Sección del documento:
* * * *

El punto de partida de Jenófanes es una resuelta crítica del antropomorfismo religioso, tal como se revela en las creencias comunes de los griegos y tal como se encuentra también en Homero y en Hesíodo. "Los hombres, dice, creen que los dioses han tenido nacimiento y poseen voz y cuerpo semejante al nuestro" (fr. 14, Diels). Por esto los etíopes hacen a sus dioses chatos y negros, los tracios dicen que tienen ojos azules y cabellos rojos; también los bueyes, los caballos y los leones, si pudieran, imaginarían sus dioses a su semejanza (fr. 16, 15). Los poetas han fomentado esta creencia. Homero y Hesíodo han atribuido a los dioses incluso lo que es objeto de vergüenza y de reprobación entre los hombres: robos, adulterios y engaños recíprocos. En realidad, no hay más que una divinidad "que no se parece a los hombres ni en el cuerpo ni en el pensamiento" (fr. 23). Esta única divinidad se identifica con el universo, es un dios-todo y posee el atributo de la eternidad: no nace, no muere y es siempre la misma. En efecto, si naciese, eso significaría que antes no era; y lo que no es, tampoco puede nacer ni dar nacimiento a nada.
Jenófanes afirma en forma teológica la unidad y la inmutabilidad del universo. Pero esta unidad le parece difícil de ser comprendida y que sólo puede ser entendida después de una larga búsqueda. "Desde el principio los dioses no lo han revelado todo a los hombres, sino sólo buscando éstos, con el tiempo encuentran lo mejor" (fr. 18). Es el reconocimiento explícito de la filosofía como investigación.

* * * *

Material proporcionado:
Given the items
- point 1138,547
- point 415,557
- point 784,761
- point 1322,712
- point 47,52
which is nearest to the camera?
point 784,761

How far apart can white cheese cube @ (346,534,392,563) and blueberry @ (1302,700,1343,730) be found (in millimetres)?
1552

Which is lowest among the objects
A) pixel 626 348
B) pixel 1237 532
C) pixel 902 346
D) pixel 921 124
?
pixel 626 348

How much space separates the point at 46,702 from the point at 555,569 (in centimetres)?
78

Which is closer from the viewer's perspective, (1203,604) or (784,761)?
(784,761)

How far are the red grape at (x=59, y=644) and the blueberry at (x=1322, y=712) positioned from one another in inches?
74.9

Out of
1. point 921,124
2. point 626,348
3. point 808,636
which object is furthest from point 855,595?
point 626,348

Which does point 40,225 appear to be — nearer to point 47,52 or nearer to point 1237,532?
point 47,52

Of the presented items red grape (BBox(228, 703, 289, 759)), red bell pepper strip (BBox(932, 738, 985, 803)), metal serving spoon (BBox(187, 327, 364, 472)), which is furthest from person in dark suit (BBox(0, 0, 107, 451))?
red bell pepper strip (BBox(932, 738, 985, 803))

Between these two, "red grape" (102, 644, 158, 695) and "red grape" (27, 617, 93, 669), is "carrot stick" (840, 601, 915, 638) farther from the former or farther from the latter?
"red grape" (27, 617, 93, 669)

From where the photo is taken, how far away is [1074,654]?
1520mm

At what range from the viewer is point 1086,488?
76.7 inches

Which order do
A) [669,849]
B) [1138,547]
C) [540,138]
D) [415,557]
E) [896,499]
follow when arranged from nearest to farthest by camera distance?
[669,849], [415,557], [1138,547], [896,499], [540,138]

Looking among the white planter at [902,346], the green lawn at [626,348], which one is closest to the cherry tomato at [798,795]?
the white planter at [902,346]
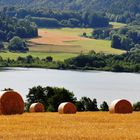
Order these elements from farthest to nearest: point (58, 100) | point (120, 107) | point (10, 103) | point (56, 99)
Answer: point (56, 99)
point (58, 100)
point (120, 107)
point (10, 103)

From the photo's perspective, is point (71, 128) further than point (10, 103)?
No

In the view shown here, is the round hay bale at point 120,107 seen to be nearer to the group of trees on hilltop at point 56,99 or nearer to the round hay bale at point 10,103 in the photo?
the round hay bale at point 10,103

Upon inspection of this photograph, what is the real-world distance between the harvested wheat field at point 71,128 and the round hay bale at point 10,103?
99.8 inches

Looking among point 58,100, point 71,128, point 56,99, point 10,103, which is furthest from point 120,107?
point 56,99

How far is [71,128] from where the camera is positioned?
19.9 meters

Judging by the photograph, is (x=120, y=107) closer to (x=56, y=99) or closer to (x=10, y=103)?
(x=10, y=103)

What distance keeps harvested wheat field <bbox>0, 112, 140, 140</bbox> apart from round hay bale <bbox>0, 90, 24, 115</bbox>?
2534 millimetres

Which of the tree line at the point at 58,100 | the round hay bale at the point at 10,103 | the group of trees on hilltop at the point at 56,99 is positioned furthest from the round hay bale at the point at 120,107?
the group of trees on hilltop at the point at 56,99

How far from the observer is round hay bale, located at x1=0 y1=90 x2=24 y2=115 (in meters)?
25.4

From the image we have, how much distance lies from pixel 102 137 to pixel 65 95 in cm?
3690

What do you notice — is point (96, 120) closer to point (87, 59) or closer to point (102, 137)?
point (102, 137)

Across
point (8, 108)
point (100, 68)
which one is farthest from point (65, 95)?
point (100, 68)

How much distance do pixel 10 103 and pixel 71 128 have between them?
614cm

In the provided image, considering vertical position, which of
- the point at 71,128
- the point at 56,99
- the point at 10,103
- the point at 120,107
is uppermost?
the point at 71,128
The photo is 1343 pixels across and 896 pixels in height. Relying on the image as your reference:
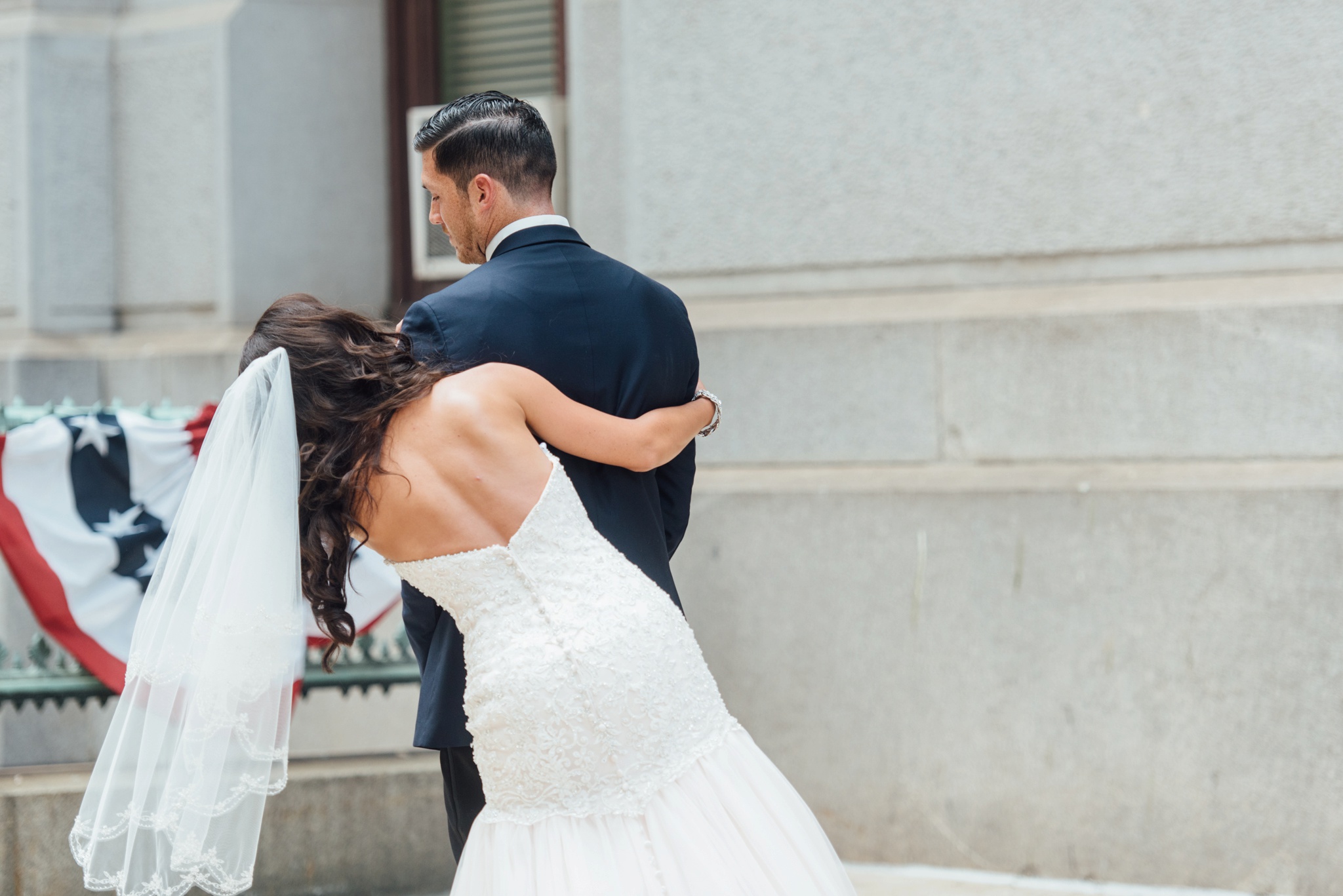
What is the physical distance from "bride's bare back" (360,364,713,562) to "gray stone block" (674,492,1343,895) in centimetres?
231

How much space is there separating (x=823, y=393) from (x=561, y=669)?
2509 millimetres

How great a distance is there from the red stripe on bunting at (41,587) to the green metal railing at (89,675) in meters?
0.08

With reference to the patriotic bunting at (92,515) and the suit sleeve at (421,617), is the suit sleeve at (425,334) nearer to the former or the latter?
the suit sleeve at (421,617)

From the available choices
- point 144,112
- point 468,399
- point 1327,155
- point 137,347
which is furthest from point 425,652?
point 144,112

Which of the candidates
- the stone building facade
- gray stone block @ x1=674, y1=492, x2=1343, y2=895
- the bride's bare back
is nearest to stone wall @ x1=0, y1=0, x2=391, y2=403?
the stone building facade

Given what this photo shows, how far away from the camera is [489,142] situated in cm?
251

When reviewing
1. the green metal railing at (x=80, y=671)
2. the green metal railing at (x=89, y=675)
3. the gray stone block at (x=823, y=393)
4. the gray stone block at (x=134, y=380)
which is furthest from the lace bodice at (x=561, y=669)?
the gray stone block at (x=134, y=380)

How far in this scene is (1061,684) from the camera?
426cm

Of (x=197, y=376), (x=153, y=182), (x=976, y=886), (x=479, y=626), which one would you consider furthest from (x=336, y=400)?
(x=153, y=182)

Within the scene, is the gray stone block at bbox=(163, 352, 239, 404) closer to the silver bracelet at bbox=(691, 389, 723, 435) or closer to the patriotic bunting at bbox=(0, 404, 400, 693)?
the patriotic bunting at bbox=(0, 404, 400, 693)

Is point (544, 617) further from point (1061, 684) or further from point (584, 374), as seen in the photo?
point (1061, 684)

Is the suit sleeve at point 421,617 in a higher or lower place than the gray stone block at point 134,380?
lower

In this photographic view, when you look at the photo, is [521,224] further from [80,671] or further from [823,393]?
[80,671]

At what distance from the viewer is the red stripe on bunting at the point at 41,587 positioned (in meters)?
3.96
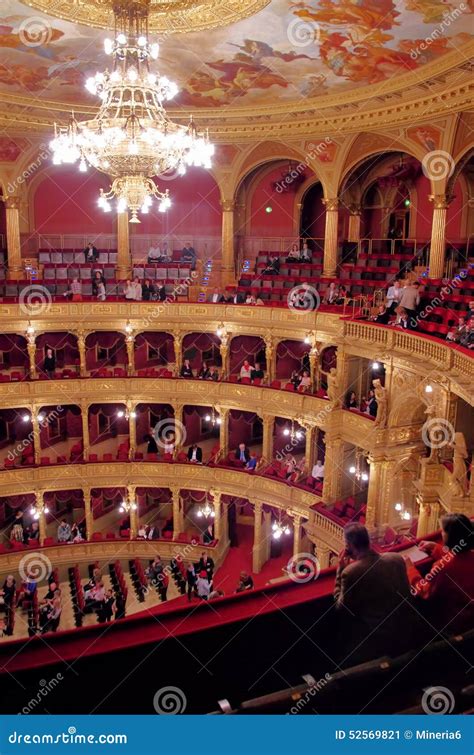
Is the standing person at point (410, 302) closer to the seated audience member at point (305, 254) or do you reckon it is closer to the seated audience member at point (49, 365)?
the seated audience member at point (305, 254)

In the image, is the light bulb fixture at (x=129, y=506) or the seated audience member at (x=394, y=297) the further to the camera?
the light bulb fixture at (x=129, y=506)

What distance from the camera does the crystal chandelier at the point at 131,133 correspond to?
9.66 meters

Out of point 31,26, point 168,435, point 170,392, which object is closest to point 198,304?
Answer: point 170,392

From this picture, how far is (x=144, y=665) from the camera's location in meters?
3.24

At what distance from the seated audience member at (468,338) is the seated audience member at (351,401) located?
5503mm

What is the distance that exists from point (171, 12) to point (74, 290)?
11.1 meters

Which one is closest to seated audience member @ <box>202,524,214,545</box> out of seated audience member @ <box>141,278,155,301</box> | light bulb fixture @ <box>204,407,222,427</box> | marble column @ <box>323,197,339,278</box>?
light bulb fixture @ <box>204,407,222,427</box>

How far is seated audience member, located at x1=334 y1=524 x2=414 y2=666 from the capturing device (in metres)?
3.64

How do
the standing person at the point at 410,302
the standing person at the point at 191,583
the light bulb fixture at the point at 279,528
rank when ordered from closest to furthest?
1. the standing person at the point at 410,302
2. the standing person at the point at 191,583
3. the light bulb fixture at the point at 279,528

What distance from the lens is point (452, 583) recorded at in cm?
394

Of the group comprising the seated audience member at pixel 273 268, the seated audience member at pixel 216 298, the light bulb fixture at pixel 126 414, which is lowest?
the light bulb fixture at pixel 126 414

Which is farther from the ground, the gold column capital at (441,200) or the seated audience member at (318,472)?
the gold column capital at (441,200)

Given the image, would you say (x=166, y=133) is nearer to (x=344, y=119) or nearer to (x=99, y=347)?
(x=344, y=119)

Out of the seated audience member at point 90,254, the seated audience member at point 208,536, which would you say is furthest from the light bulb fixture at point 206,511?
the seated audience member at point 90,254
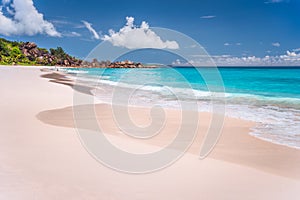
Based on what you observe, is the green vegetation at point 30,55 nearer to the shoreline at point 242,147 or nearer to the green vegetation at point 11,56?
the green vegetation at point 11,56

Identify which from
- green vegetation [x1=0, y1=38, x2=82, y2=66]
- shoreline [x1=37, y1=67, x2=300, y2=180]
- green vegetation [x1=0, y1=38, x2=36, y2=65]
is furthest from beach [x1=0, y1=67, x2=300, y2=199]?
green vegetation [x1=0, y1=38, x2=36, y2=65]

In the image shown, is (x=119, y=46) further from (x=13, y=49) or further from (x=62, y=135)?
(x=13, y=49)

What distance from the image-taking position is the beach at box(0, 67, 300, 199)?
Answer: 3.35 metres

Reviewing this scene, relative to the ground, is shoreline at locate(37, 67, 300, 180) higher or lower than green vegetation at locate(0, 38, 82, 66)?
lower

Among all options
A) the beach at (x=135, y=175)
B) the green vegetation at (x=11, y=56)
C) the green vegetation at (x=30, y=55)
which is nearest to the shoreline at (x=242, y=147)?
the beach at (x=135, y=175)

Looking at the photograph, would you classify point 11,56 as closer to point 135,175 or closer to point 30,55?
point 30,55

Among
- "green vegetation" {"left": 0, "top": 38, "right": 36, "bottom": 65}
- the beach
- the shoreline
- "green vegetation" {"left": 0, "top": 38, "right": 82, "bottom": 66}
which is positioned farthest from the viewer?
"green vegetation" {"left": 0, "top": 38, "right": 82, "bottom": 66}

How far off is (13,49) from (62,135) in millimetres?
91757

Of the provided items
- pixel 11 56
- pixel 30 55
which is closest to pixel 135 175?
pixel 11 56

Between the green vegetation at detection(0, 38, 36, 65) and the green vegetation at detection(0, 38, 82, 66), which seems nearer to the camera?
the green vegetation at detection(0, 38, 36, 65)

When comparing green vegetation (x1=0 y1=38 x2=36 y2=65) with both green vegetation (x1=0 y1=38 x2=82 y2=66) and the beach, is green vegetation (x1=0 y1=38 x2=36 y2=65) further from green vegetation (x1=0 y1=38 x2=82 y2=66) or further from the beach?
the beach

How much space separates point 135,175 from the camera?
389 cm

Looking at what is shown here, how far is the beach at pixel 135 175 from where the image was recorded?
3.35m

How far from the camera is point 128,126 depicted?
7.19 m
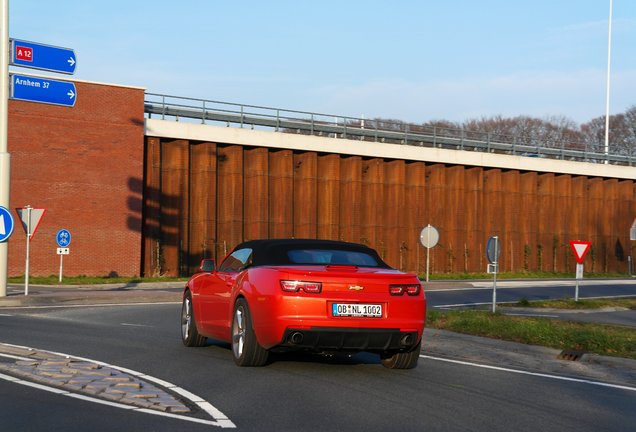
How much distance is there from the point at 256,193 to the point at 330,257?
3069cm

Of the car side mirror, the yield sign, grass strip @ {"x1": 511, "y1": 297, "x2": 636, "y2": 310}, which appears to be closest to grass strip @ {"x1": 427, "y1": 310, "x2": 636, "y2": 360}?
the car side mirror

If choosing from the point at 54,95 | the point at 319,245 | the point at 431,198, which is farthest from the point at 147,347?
the point at 431,198

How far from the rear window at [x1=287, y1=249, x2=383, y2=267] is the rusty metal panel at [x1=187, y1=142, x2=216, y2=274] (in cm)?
2886

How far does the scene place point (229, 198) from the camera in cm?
4075

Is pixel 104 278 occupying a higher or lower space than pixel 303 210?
lower

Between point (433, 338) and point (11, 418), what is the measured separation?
882 cm

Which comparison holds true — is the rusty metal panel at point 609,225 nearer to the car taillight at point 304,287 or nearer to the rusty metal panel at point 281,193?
the rusty metal panel at point 281,193

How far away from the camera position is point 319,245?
1132 cm

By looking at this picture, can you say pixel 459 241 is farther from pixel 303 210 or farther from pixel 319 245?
pixel 319 245

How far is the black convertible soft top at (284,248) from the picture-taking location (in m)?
10.9

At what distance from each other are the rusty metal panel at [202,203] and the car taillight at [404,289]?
29.8 meters

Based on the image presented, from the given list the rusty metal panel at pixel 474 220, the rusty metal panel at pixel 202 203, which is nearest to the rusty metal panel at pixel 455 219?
the rusty metal panel at pixel 474 220

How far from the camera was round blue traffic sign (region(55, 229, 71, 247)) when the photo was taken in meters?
33.1

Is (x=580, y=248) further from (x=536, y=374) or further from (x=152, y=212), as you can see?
(x=152, y=212)
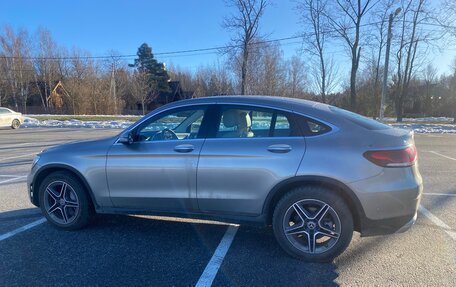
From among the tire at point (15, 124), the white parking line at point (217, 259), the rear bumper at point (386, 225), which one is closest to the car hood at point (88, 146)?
the white parking line at point (217, 259)


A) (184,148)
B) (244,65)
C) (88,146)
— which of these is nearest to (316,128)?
(184,148)

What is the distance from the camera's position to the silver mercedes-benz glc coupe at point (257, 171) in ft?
10.1

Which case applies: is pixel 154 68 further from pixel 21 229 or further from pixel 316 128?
pixel 316 128

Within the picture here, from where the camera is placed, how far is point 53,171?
4.11 m

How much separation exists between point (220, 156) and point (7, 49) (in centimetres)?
5839

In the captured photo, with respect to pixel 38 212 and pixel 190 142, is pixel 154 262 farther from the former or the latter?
pixel 38 212

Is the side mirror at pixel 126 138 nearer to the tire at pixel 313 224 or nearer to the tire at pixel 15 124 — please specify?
the tire at pixel 313 224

* * * *

Tareas a realizar:
1. ¿Puedes convertir en una lista breve el párrafo del texto sobre Jenófanes que comienza con «Jenófanes afirma en forma teológica», conservando sus datos principales?
2. ¿Puedes retomar el texto sobre Jenófanes y continuarlo a partir de su última oración?

Conjunto de respuestas:
1.
- Jenófanes afirma en forma teológica la unidad y la inmutabilidad del universo.
- Esa unidad le parece difícil de comprender y solo puede entenderse tras una larga búsqueda.
- Según el fr. 18, los dioses no lo revelaron todo a los hombres desde el principio; son estos quienes, buscando, encuentran con el tiempo lo mejor.
- Es el reconocimiento explícito de la filosofía como investigación.

2.
En Jenófanes se encuentran también indicios de investigaciones físicas: considera que todas las cosas, e incluso el hombre, están formadas de tierra y agua (fragmentos 29, 33); que de la tierra todo procede y todo vuelve a la tierra; pero estos elementos, de un grosero materialismo, no ligan bien con su principio fundamental. Es notable cierto aspecto de su obra de poeta; su crítica de la virtud agonística de los vencedores en los juegos, que en tan alta estima tenían Jos griegos, y su afirmación de la superioridad de la sabiduría: "No es justo anteponer a la sabiduría la sola fuerza corporal", dice (fr. 1). Aquí a la virtud fundada en la robustez física se contrapone la virtud puramente espiritual del sabio.

PARMÉNIDES
El fundador del eleatismo es Parménides. La grandeza de Parménides se manifiesta ya en la admiración que suscitó en Platón: éste lo utilizó como personaje principal del diálogo que señala el punto crítico de su pensamiento y que se intitula como su nombre; y lo designa (Teet., 183 e) como "venerando y a la vez terrible".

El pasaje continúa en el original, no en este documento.